To start off, the main difference between your two tests is definitely in bounds check elimination; however, the way this influences the machine code is far from what the na?ve expectation would suggest.
My conjecture:
The bounds check figures more strongly as a loop exit point than as additional code which introduces overhead.
The loop exit point prevents the following optimization which I have culled from the emitted machine code:
- the loop is unrolled (this is true in all cases);
- additionaly, the fetching from the array stage is done first for all unrolled steps, then the xoring into accumulator is done for all the steps.
If the loop can break out at any step, this staging would result in work performed for loop steps which were never actually taken.
Consider this slight modification of your code:
@OutputTimeUnit(TimeUnit.NANOSECONDS)
@BenchmarkMode(Mode.AverageTime)
@OperationsPerInvocation(Measure.N)
@Warmup(iterations = 3, time = 1)
@Measurement(iterations = 5, time = 1)
@State(Scope.Thread)
@Threads(1)
@Fork(1)
public class Measure {
public static final int N = 1024;
private final int[] table = new int[N];
@Setup public void setUp() {
final Random random = new Random();
for (int i = 0; i < table.length; ++i) {
final int x = random.nextInt();
table[i] = x == 0? 1 : x;
}
}
@GenerateMicroBenchmark public int normalIndex() {
int result = 0;
final int[] table = this.table;
int x = 0;
for (int i = 0; i <= table.length - 1; ++i) {
x += i;
final int j = x & (table.length - 1);
final int entry = table[i];
result ^= entry + j;
if (entry == 0) break;
}
return result;
}
@GenerateMicroBenchmark public int maskedIndex() {
int result = 0;
final int[] table = this.table;
int x = 0;
for (int i = 0; i <= table.length - 1; ++i) {
x += i;
final int j = x & (table.length - 1);
final int entry = table[j];
result ^= i + entry;
if (entry == 0) break;
}
return result;
}
}
There is just one difference: I have added the check
if (entry == 0) break;
to give the loop a way to exit prematurely on any step. (I also introduced a guard to ensure no array entries are actually 0.)
On my machine, this is the result:
Benchmark Mode Samples Mean Mean error Units
o.s.Measure.maskedIndex avgt 5 1.378 0.229 ns/op
o.s.Measure.normalIndex avgt 5 0.924 0.092 ns/op
the "normal index" variant is substantially faster, as generally expected.

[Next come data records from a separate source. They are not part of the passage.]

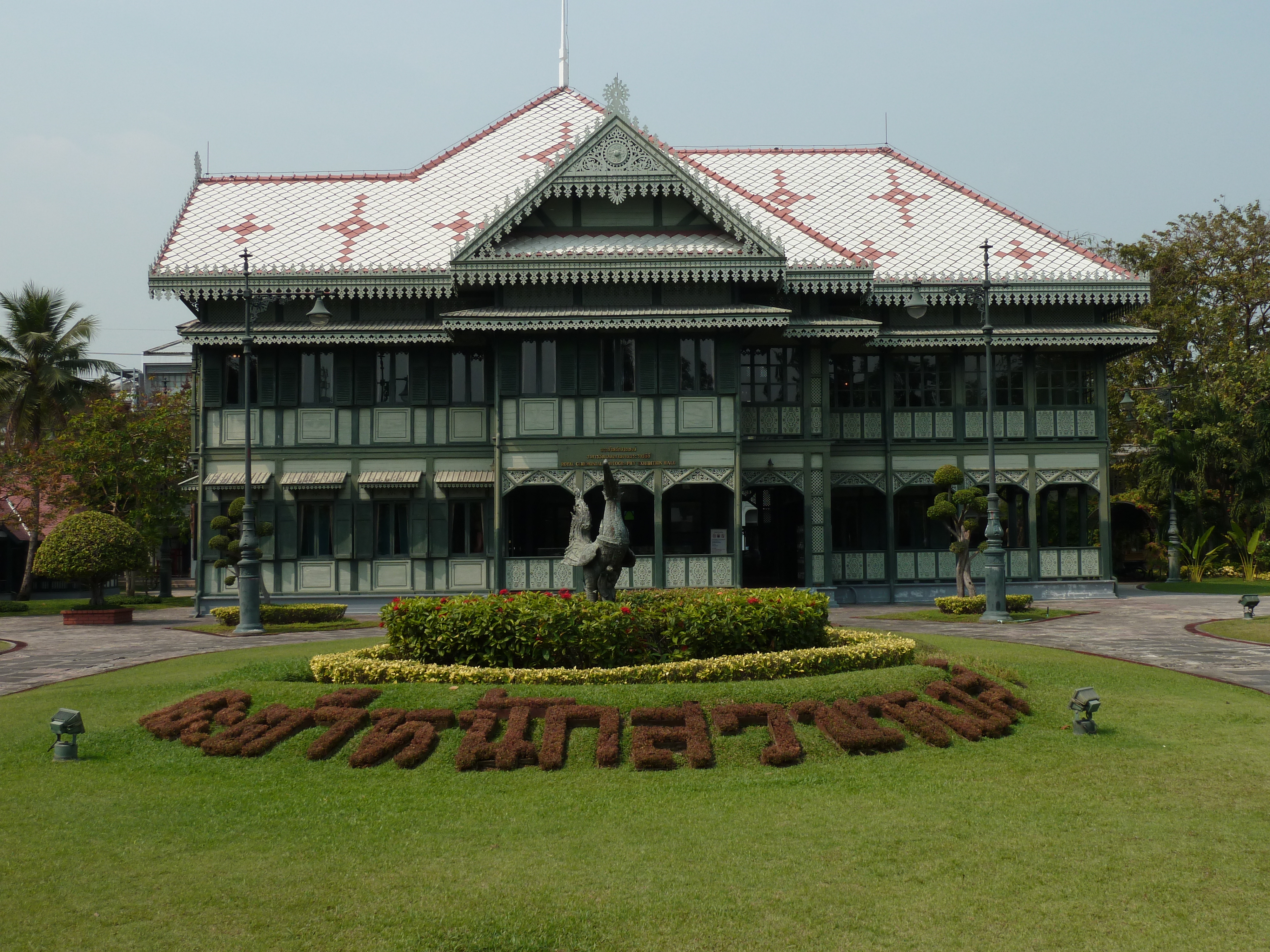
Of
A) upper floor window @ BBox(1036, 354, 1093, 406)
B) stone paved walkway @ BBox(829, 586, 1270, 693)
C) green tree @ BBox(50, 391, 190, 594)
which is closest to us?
stone paved walkway @ BBox(829, 586, 1270, 693)

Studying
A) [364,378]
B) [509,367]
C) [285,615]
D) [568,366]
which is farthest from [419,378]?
[285,615]

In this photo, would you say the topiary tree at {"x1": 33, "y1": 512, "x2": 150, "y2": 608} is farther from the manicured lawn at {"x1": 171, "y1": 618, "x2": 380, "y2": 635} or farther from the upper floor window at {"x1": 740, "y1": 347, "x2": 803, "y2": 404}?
the upper floor window at {"x1": 740, "y1": 347, "x2": 803, "y2": 404}

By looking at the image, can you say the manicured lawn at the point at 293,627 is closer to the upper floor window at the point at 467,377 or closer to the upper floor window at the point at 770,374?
the upper floor window at the point at 467,377

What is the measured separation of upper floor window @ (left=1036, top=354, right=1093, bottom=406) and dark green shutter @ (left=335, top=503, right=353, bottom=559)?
19791 millimetres

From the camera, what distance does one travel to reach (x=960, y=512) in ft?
88.3

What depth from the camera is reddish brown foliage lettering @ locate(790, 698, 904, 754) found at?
1091 cm

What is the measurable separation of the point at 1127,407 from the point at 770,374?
18.7m

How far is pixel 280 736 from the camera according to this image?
11312 mm

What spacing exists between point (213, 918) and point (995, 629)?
1869 centimetres

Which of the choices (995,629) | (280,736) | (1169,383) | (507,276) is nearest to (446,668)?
(280,736)

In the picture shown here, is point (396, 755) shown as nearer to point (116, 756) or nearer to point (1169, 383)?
point (116, 756)

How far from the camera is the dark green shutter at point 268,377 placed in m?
30.0

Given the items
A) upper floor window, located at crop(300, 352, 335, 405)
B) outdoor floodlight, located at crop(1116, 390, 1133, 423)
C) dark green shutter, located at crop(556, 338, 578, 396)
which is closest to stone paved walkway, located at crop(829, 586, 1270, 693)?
dark green shutter, located at crop(556, 338, 578, 396)

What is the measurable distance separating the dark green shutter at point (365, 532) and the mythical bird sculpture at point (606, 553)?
15733 mm
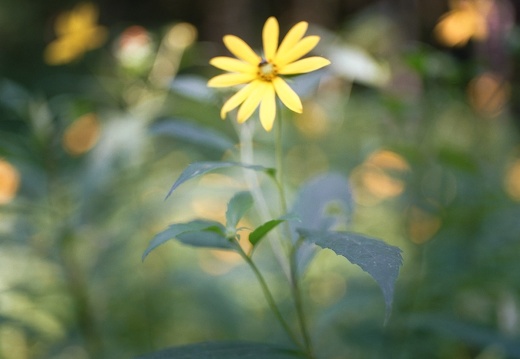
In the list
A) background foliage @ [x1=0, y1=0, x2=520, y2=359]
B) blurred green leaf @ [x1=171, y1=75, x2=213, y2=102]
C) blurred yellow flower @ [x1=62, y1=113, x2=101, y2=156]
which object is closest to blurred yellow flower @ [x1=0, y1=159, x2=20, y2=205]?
background foliage @ [x1=0, y1=0, x2=520, y2=359]

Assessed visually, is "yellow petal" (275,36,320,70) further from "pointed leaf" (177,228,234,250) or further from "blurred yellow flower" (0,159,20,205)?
"blurred yellow flower" (0,159,20,205)

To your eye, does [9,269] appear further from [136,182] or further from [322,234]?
[322,234]

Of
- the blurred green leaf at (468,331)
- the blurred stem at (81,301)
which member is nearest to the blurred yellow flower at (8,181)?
the blurred stem at (81,301)

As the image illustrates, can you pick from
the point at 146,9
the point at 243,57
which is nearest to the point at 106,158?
the point at 243,57

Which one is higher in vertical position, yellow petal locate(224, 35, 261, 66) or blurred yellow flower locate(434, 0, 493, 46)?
blurred yellow flower locate(434, 0, 493, 46)

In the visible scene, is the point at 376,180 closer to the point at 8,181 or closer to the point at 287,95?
the point at 8,181

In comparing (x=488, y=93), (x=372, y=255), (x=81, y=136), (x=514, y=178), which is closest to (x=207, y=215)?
(x=81, y=136)

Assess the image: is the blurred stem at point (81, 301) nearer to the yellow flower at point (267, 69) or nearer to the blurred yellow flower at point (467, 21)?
the yellow flower at point (267, 69)
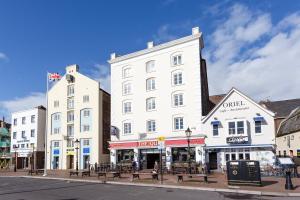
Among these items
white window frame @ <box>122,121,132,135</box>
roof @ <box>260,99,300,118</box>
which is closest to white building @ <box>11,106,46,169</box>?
white window frame @ <box>122,121,132,135</box>

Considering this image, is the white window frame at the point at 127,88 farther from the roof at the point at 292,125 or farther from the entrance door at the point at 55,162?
the roof at the point at 292,125

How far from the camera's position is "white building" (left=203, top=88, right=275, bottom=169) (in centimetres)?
3359

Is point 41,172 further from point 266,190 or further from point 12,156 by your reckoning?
point 266,190

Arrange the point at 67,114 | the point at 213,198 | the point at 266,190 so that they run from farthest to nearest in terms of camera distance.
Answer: the point at 67,114 → the point at 266,190 → the point at 213,198

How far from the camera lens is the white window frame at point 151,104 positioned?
42281 mm

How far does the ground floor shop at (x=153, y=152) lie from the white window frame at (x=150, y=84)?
6904 mm

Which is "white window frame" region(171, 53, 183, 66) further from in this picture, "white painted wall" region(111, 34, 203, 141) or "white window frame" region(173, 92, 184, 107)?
"white window frame" region(173, 92, 184, 107)

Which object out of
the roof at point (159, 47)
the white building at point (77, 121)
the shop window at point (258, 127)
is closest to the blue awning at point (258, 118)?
the shop window at point (258, 127)

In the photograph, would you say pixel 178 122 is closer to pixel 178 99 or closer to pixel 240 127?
pixel 178 99

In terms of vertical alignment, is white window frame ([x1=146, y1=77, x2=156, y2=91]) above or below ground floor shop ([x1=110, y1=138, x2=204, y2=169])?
above

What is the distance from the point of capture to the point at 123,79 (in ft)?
149

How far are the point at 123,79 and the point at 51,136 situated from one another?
652 inches

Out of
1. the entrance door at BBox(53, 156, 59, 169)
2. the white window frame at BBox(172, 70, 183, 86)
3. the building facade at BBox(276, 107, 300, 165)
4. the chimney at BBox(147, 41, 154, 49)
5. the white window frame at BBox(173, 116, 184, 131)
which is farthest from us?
the entrance door at BBox(53, 156, 59, 169)

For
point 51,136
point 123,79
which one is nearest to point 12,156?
point 51,136
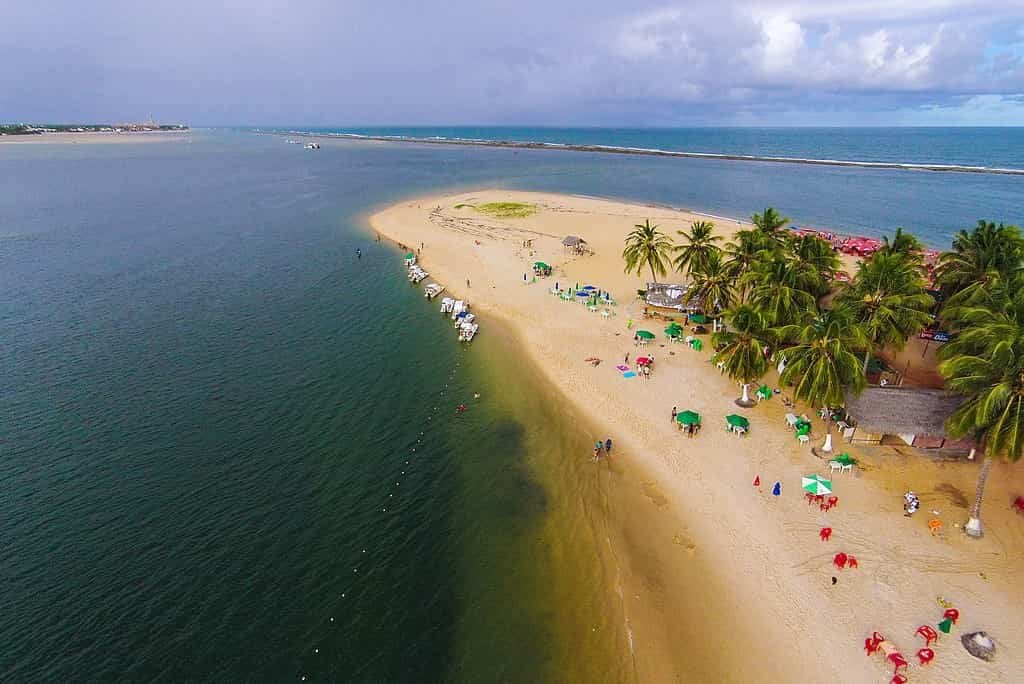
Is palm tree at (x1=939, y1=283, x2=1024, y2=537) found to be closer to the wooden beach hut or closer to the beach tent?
the wooden beach hut

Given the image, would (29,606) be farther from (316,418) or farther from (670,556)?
(670,556)

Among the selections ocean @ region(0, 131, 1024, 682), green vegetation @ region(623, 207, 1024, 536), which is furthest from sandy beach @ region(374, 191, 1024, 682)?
ocean @ region(0, 131, 1024, 682)

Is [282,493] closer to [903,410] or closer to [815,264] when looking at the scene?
[903,410]

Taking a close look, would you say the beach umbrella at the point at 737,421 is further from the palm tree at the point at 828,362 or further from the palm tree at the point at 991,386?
the palm tree at the point at 991,386

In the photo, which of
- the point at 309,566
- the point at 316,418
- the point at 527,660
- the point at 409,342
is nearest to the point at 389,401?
the point at 316,418

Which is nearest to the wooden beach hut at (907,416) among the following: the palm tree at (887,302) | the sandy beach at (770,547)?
the sandy beach at (770,547)

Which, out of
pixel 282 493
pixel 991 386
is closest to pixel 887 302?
pixel 991 386
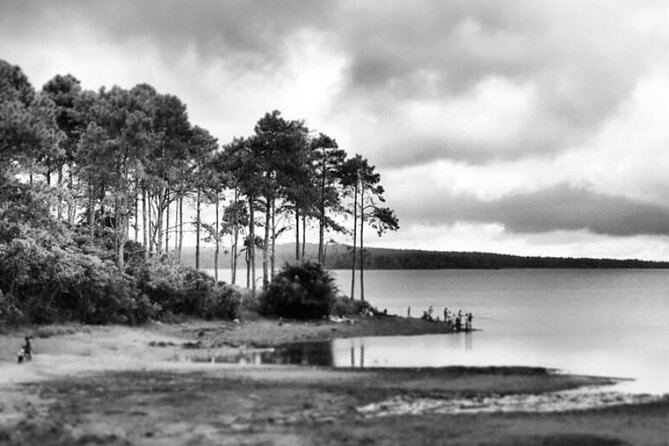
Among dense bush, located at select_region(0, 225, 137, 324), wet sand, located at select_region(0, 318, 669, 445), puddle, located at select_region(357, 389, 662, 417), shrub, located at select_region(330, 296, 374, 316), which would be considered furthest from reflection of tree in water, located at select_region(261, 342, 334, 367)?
shrub, located at select_region(330, 296, 374, 316)

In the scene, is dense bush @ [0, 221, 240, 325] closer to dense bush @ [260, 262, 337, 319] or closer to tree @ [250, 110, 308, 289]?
dense bush @ [260, 262, 337, 319]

However, let us remove the additional check:
// if (entry == 0) break;
Now my results are these:
Benchmark Mode Samples Mean Mean error Units
o.s.Measure.maskedIndex avgt 5 1.130 0.065 ns/op
o.s.Measure.normalIndex avgt 5 1.229 0.053 ns/op
"Masked index" responded predictably (reduced overhead), but "normal index" is suddenly much worse. This is apparently due to a bad fit between the additional optimization step and my specific CPU model.
My point:
The performance model at such a detailed level is very unstable and, as witnessed on my CPU, even erratic.